A big focus this year was growing the real estate business, as we tripled our number of employees and doubled the size of the portfolio. I discovered that the genre of real estate books (Buying and Selling Apartment Buildings, Best Ever Apartments) is mostly garbage, and even business books for targeted subjects such as hiring (Who, Hiring A Players) are of uneven quality. It’s still cheaper to learn from mediocre books than the school of hard knocks, so I’ll continue reading these books next year.
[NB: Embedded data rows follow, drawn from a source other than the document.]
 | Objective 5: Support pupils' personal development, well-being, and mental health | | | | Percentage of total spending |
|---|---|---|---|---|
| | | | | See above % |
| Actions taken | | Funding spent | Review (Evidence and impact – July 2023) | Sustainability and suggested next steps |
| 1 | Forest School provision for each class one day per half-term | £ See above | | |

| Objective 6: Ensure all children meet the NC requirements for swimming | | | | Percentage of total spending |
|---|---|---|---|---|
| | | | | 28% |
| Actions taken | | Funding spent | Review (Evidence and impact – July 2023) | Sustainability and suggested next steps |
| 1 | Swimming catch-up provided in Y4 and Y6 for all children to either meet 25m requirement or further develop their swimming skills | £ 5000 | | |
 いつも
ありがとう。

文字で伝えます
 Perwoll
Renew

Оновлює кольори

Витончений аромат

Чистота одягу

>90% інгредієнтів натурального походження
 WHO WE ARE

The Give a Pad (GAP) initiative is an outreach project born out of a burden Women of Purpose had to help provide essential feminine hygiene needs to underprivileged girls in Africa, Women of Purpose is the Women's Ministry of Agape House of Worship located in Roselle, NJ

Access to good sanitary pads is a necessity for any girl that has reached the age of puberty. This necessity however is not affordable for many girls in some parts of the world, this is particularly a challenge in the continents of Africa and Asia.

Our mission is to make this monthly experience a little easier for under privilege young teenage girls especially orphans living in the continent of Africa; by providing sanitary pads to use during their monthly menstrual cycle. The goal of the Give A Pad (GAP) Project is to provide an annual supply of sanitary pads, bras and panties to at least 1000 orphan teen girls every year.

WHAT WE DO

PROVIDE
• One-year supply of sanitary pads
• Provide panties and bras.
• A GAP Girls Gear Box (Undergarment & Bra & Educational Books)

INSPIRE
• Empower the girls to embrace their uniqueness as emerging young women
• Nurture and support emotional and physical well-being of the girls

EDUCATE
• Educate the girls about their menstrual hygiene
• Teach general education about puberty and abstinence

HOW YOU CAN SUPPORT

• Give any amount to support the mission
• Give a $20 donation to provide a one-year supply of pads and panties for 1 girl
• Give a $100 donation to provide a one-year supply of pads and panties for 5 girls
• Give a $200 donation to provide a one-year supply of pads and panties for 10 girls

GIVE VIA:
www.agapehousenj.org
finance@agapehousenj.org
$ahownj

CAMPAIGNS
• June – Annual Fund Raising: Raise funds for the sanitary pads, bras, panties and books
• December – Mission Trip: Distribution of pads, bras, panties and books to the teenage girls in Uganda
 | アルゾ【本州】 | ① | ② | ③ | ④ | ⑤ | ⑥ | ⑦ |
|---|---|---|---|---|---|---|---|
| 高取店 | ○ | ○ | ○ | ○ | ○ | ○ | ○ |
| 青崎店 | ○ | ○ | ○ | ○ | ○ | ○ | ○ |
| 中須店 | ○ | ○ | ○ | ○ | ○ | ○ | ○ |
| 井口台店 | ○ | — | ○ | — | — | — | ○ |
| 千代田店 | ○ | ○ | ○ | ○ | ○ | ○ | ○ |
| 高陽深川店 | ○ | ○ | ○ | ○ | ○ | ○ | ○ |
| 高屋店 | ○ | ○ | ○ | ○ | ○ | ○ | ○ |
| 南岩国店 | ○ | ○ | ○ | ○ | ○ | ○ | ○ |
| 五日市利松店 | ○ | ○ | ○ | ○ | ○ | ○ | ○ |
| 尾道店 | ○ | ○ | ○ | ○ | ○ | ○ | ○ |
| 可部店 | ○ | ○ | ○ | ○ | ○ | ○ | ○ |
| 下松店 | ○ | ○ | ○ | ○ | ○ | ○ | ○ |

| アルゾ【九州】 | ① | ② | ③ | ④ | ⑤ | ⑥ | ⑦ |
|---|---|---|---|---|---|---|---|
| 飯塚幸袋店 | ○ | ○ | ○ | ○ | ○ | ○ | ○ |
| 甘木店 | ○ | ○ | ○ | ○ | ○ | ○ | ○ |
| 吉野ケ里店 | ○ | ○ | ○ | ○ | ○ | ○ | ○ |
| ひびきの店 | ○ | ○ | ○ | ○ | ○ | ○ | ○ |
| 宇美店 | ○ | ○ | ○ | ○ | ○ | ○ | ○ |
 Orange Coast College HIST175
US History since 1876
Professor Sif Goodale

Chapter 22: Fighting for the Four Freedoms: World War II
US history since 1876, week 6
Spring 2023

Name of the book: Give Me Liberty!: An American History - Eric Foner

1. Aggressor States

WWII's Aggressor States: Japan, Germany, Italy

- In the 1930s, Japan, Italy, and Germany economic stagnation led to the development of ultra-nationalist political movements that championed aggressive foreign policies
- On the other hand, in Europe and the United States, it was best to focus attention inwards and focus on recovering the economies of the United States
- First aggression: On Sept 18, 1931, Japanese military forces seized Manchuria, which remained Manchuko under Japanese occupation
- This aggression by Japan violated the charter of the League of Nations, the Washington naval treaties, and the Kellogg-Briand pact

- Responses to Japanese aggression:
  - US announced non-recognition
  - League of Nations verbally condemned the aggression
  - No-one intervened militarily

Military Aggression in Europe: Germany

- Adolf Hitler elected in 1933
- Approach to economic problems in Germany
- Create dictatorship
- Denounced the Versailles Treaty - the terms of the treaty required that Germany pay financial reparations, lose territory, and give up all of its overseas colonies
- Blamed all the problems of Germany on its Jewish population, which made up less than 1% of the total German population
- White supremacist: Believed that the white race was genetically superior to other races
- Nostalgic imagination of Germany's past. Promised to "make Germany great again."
At some point in 2019 I wanted to understand what caused modernity. This year was perhaps the first time that I was able to tackle that question, both in reading the Durants’ uneven 10,000 page Story of Civilization, and also taking side trips through civilizations that either never achieved modernity or had it forced upon them. Rome (Gibbon), India (The Anarchy), the Islamic World (Islamic Empires) and China (Empire of Silver, In Search of a Modern China, Imperial Twilight, Autumn in the Heavenly Kingdom). Combined with Hobsbawm’s history, I can now claim to at least have touched most of the story of Western Civilization. The only way to encapsulate this knowledge into something digestible is to apply the maxims of Growth (Vaclav Smil) — advancement is the competing forces of self-reinforcing phenomena (science, economic output) built within the constraints of the system (environment, calories) following predictable paths — it just happened to be that Western Europe found the breakaway point first.
Through reading Arkady Martine’s excellent novel a Desolation Called Peace and general escapism from being upset, I made it through a substantial amount of genre fiction. Nothing quite lived up to Martine, though Black Water Sister, the Curse of Chalion, and the Calculating Stars came close.
This being my 7th year working in big tech, I was of course interested in reading more here. Reporting on Meta continues to be abysmal (An Ugly Truth), Chinese tech is underappreciated (Young China, Attention Factory), and Amazon’s relentless rise continues with or without Jeff Bezos. So much of the American economy is now dependent on Amazon in particular, (Nomadland, Working Backwards, Amazon Unbound, Invent and Wander) it’s disappointing to watch simple narratives of big tech dominate dinner table conversations. Perhaps the best book about the drawbacks of big tech was an endorsement of anarchy in Seeing Like a State.
Next year I hope to skew a little more towards books written before the 21st century, a little more towards books not written in English, and actually following through with the goal of eschewing movies, tv, and print news entirely. Having finished a long overview of history, I’d like to dive more into ethics and virtue next year, we shall see where that leads.